The orchestrator–worker pattern
The most reliable architecture is orchestrator plus workers. A planner agent (the orchestrator) receives the goal and decomposes it into sub-tasks, then routes each to a specialist worker — a researcher, a coder, a critic, a summariser. Crucially, the orchestrator coordinates but does not do the domain work; the workers execute but do not decide the overall plan. This separation is what makes the system inspectable: you can read the plan, see which worker ran each step, and pinpoint where things went wrong.
Sub-tasks that don’t depend on each other can run in parallel, which is one of the main performance wins of multi-agent design. The orchestrator then gathers the workers’ outputs and either synthesises a final answer itself or hands them to a dedicated aggregator agent.
Memory and shared state
Agents need to share results without drowning each other in context. The antipattern is one giant, ever-growing conversation that every agent reads — it bloats prompts and costs and quickly confuses the models. The fix is explicit shared state: a central store (a structured object, a key-value store, or a small database acting as a “blackboard”) where agents write intermediate results under named keys and read only what they need.
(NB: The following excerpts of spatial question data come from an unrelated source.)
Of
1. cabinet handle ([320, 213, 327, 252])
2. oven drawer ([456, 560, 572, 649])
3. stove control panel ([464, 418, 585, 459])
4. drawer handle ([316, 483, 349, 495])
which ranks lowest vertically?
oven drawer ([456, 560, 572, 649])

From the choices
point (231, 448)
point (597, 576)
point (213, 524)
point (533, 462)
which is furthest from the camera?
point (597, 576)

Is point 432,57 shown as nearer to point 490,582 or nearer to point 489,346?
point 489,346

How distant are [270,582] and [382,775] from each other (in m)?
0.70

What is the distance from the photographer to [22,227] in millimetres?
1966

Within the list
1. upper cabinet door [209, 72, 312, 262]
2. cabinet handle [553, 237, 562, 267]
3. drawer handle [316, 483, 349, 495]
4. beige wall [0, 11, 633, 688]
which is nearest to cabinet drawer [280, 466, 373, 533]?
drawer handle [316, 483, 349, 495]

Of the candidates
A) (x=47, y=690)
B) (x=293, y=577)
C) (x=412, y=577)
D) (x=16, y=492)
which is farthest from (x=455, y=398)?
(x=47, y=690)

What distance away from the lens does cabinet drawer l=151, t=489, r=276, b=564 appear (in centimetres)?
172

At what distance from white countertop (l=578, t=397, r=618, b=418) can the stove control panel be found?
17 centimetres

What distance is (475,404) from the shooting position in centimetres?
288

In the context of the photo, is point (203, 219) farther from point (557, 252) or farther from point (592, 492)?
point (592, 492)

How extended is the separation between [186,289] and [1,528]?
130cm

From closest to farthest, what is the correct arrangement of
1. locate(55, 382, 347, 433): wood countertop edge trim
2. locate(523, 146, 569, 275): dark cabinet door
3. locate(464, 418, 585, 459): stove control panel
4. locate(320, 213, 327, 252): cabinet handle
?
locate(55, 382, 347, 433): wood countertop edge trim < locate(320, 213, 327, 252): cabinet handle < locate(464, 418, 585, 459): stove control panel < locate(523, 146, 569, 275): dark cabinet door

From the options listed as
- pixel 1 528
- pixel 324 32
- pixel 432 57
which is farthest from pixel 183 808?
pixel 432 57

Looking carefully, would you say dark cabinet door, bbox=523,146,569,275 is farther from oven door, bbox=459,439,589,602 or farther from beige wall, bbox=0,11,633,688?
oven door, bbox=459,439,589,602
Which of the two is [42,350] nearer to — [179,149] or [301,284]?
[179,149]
Distinguish short-term state (the current task’s working memory, discarded when the run ends) from long-term memory (facts persisted across runs, often in a vector store for semantic recall). Give each worker the minimum context for its job — the relevant slice of state plus its instructions — not the whole history. Small, targeted prompts are cheaper, faster, and more accurate.
Messaging, failure recovery, and limits
Agents communicate through structured messages, not free text — a typed envelope with a sender, a recipient, a task, and a payload. Structured messaging makes routing deterministic and lets you log and replay the conversation.
Because any model call can fail, return garbage, or loop, failure recovery is a first-class concern, not an afterthought:
- Validate every handoff. Check a worker’s output against an expected schema before passing it on; on a malformed result, retry with feedback or escalate.
- Add a critic. A reviewer agent that inspects work before it’s accepted catches errors the producer can’t see — at the cost of extra calls.
- Cap everything. Enforce max steps per task, max tool calls per agent, a total token or spend budget, and a wall-clock timeout. These limits are what stop a polite infinite loop from emptying your account.
- Degrade gracefully. Define a safe fallback — return partial results with a clear note rather than crashing — and log every step with a run ID so you can trace and improve failures later.
Build the smallest system that works, instrument it heavily, and add agents only when measurement shows a single one can’t keep up. Frameworks like CrewAI, AutoGen, and LangGraph implement these patterns for you and are the fastest way to a working system; reach for custom code when you need control they don’t give.